EileenS14 Mon 29-Aug-16 19:14:26

Ana, no probs

EileenS14 Mon 29-Aug-16 21:37:42

Thanks for that jalima

EileenS14 Mon 29-Aug-16 21:42:40

Hi biddysue, thank you for your support. I hope we can too. Fortunately the girls are very much nanny and gar and titi my daughter who is like a second mom. It's hit her hard too. X

Eloethan Tue 30-Aug-16 00:42:16

I'm very sorry you have had this terrible shock Eileen and I can understand how devastated you must feel.

On a more positive note, however, it is in some ways fortunate that your daughter in law will be leaving the children with their dad. Maybe it's because she knows it will be safer and better for them to stay in a place and with people they know rather than to find themselves in a very different country and culture.

I hope she does maintain some sort of regular contact with the children - otherwise they may wonder if they have done something wrong which has caused their mum to leave.

EileenS14 Tue 30-Aug-16 17:48:54

Hi deed a, I don't see how she thinks face time and phone calls would suffice. They would say when you coming home mommy. We don't want that.

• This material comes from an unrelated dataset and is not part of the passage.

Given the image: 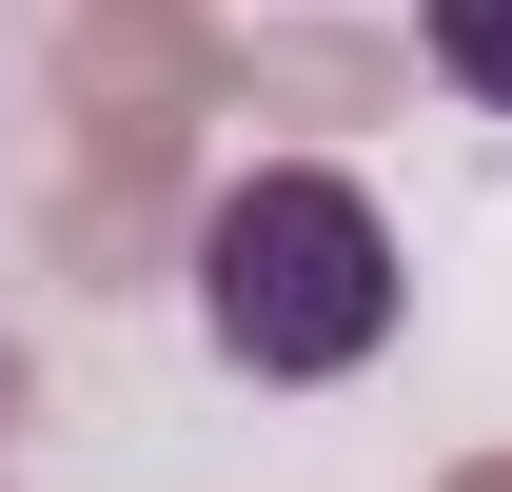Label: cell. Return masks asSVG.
Listing matches in <instances>:
<instances>
[{"label":"cell","instance_id":"7a4b0ae2","mask_svg":"<svg viewBox=\"0 0 512 492\" xmlns=\"http://www.w3.org/2000/svg\"><path fill=\"white\" fill-rule=\"evenodd\" d=\"M414 40H434L453 99H493V119H512V0H414Z\"/></svg>","mask_w":512,"mask_h":492},{"label":"cell","instance_id":"6da1fadb","mask_svg":"<svg viewBox=\"0 0 512 492\" xmlns=\"http://www.w3.org/2000/svg\"><path fill=\"white\" fill-rule=\"evenodd\" d=\"M197 335L256 374V394H316V374L394 355V217L335 158H256L197 217Z\"/></svg>","mask_w":512,"mask_h":492}]
</instances>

EileenS14 Tue 30-Aug-16 17:53:16

Swimwith fish. I think we all need councilling, I fear the time ahead. Thank you for your post.

BlueBelle Tue 30-Aug-16 18:08:31

I don't understand how she can walk out on the children either and yet it happens every day with men walking away from their kids

It will be far better than if she took them with her,you and your son will manage fine and after months the girls will stop asking for their mum they have each other a great dad and loving grandparents they have stability, school, home life, friends I would certainly be very very careful if she ever comes back to visit make it quite clear to her that once she's gone she's gone, no custody or even visitation rights and I would get the solicitor to make it all legal

Jalima Tue 30-Aug-16 20:53:15

Assumption, no-one knows what that means!
yes, some of us do smile
Odd, really, that France claims to be secular but still retains these public holidays!